Reproduce the court ruling verbatim from "Civ. No. 3:05cr142 (PCD)." up to and including "21-1] are denied.".
— START Provided passage —
United States District Court, D. Connecticut
Apr 26, 2006
Civ. No. 3:05cr142 (PCD) (D. Conn. Apr. 26, 2006)

Opinion

Civ. No. 3:05cr142 (PCD).

April 26, 2006


RULING ON DEFENDANT'S MOTION FOR CHANGE OF VENUE AND MOTION TO DISMISS


Defendant Edward Kiener moves [Doc. No. 15] the Court for an order changing venue to the United States District Court for the Central District of California. Defendant also moves [Doc. No. 21-1] to dismiss the charges brought against him in the Government's indictment. For the reasons that follow, Defendant's motions [Doc. Nos. 15, 21-1] are denied.

I. Background

On June 1, 2005, the Grand Jury sitting in the United States District Court for the District of Connecticut returned a one count indictment charging Defendant with violation of 41 U.S.C. §§ 53 and 54. On June 30, 2005, Defendant was arrested at his office in Costa Mesa, California and made his initial appearance in the United States District Court in the Central District of California. He was immediately released on a $20,000 signature bond after agreeing to appear in the District of Connecticut on or before August 8, 2005.

The charges in the indictment stem from an investigation conducted by the United States Department of Defense, Defense Criminal Investigative Service, into the theft of trade secrets from a Connecticut Defense Contractor, Stran Technologies. During the investigation, it was determined that a former Stran Technologies employee, Kevin Smith, had stolen product and proprietary design drawings. Smith ultimately pled guilty to theft of trade secrets and entered into a cooperation agreement with the Government. Smith revealed that he stole the products and drawings to begin his own business, which he operated out of his Connecticut home. He also revealed that he had been solicited for kickbacks by Defendant, who was employed by QPC Fiber Optic, Inc., a California defense contractor that did business with Stran Technologies. Defendant allegedly offered to purchase products from Smith on behalf of QPC Fiber Optic in return for payments of 10% of each purchase order. As a result of this arrangement, Kiener received kickbacks from Smith, paid to "Contronix," an entity Defendant created that engaged in no activity other than the receipt of payments from Smith.

Defendant has been charged in a one-count Indictment, which alleges that he solicited and accepted kickbacks in violation of 41 U.S.C. §§ 53 and 54.

II. Discussion

Defendant moves to change venue in the case from the District of Connecticut to the Central District of California. Defendant also moves to dismiss the indictment. These motions are addressed in turn.
— END Provided passage —
— START Excerpted data —
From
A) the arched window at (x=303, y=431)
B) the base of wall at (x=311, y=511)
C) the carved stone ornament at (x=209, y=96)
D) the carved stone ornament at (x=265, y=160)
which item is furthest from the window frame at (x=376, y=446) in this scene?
— END Excerpted data —
• [Solved problem]
Civ. No. 3:05cr142 (PCD).

April 26, 2006


RULING ON DEFENDANT'S MOTION FOR CHANGE OF VENUE AND MOTION TO DISMISS


Defendant Edward Kiener moves [Doc. No. 15] the Court for an order changing venue to the United States District Court for the Central District of California. Defendant also moves [Doc. No. 21-1] to dismiss the charges brought against him in the Government's indictment. For the reasons that follow, Defendant's motions [Doc. Nos. 15, 21-1] are denied.